#### 読解文 ####

大会自体は素晴らしいものでした。会場のセッティングや現地の市長を招いたりTV局の撮影も配慮され、観客は超満員、ゴータム支部長やモヒディン支部長の、「大会を盛り上げるんだ!」、「空道を普及させるんだ!」という熱意がひしひしと伝わってきました。

試合後は塾長も黒木支部長も加藤久輝さんも自分もインタビューやらカメラ撮影やらひっぱりだこでした。まるでスター扱いでした。

先ほども触れましたが現地の方たちの武道に対する憧れや尊敬の熱い眼差しを感じました。
自分には初めての体験であり、嬉しくおもいました。しかし同時に一抹の寂しさも感じました。

塾長も著書などに書かれていたことですが、何か日本人としてのアイデンティティを武道を通じて強く考えさせられ、ほんとうに貴重な経験をさせて頂きました。極端なことを申しますと日本人すべての方とこの気持ちを共有したい、武道を知る人も知らない人もすべてのひとにこの気持ちを知ってほしい、そんな想いであります。

####

-- 記述課題 1 --
大会の体験記のうち、「先ほども触れましたが現地の方」を含む語句で始まり「しい、そんな想いであります。」で終わる部分を、「貴重な」を「得がたい」に変えて書き直してください。
-- 記述課題 2 --
大会の体験記の最後の文に続けて、文章を書き進めてください。

#### データ行 ####

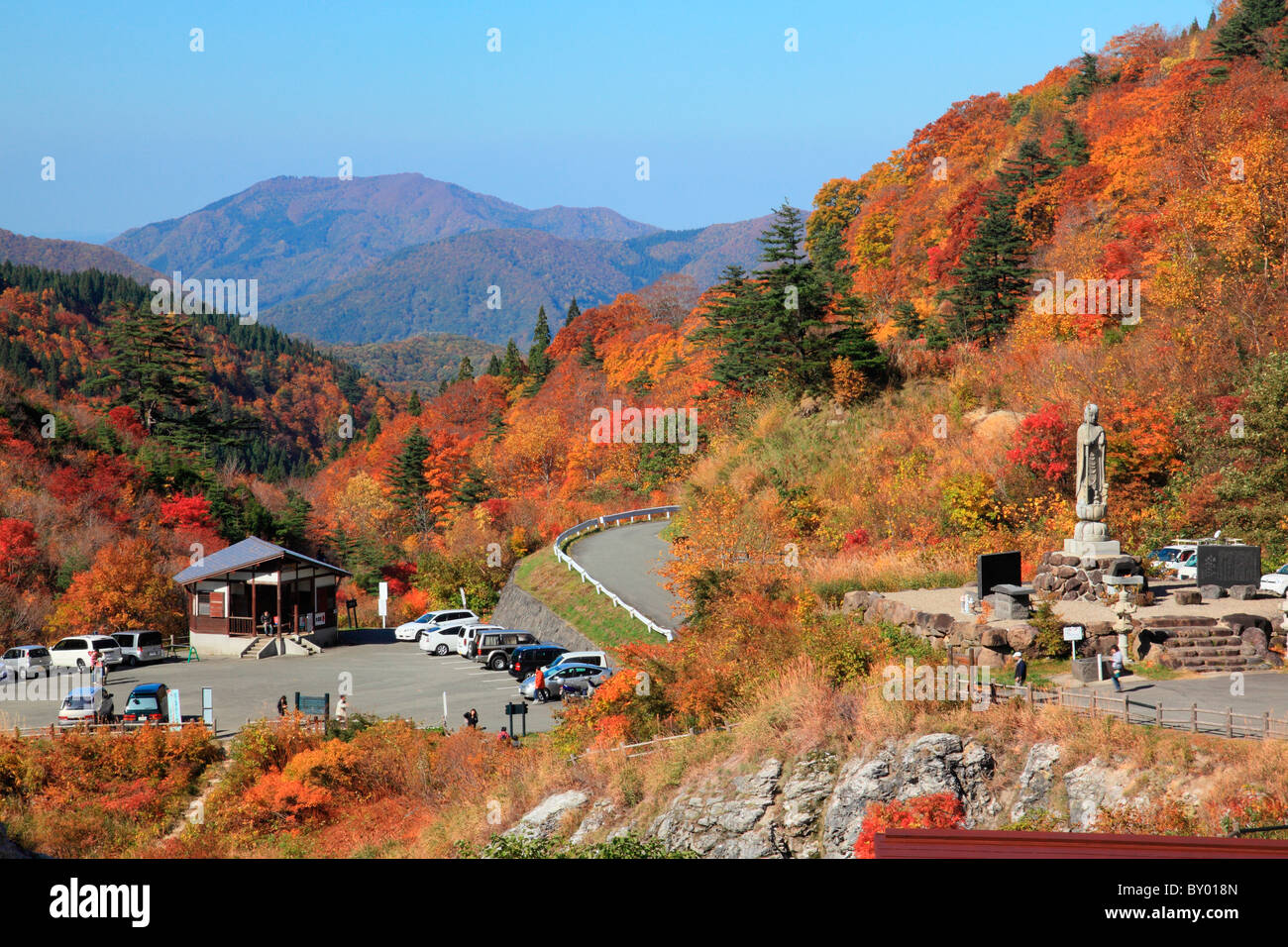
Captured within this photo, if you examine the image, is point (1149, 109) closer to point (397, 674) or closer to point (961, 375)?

####

-- 課題の解答 1 --
先ほども触れましたが現地の方たちの武道に対する憧れや尊敬の熱い眼差しを感じました。
自分には初めての体験であり、嬉しくおもいました。しかし同時に一抹の寂しさも感じました。

塾長も著書などに書かれていたことですが、何か日本人としてのアイデンティティを武道を通じて強く考えさせられ、ほんとうに得がたい経験をさせて頂きました。極端なことを申しますと日本人すべての方とこの気持ちを共有したい、武道を知る人も知らない人もすべてのひとにこの気持ちを知ってほしい、そんな想いであります。

-- 課題の解答 2 --
最後にこの度は大変貴重な経験をさせて頂き、塾長、事務局長、ありがとうございました。
黒木支部長、色々とお世話になりました。また空道の技術に加え、審判さばきもご教授ください。そして「黒木巻き」使わせて頂きます(笑)
久輝さん、今度はスリランカ行きたいですね!  押忍!乱文にて失礼いたしました。

内田淳一(総本部寮生)

「修行僧?」
「修行僧?」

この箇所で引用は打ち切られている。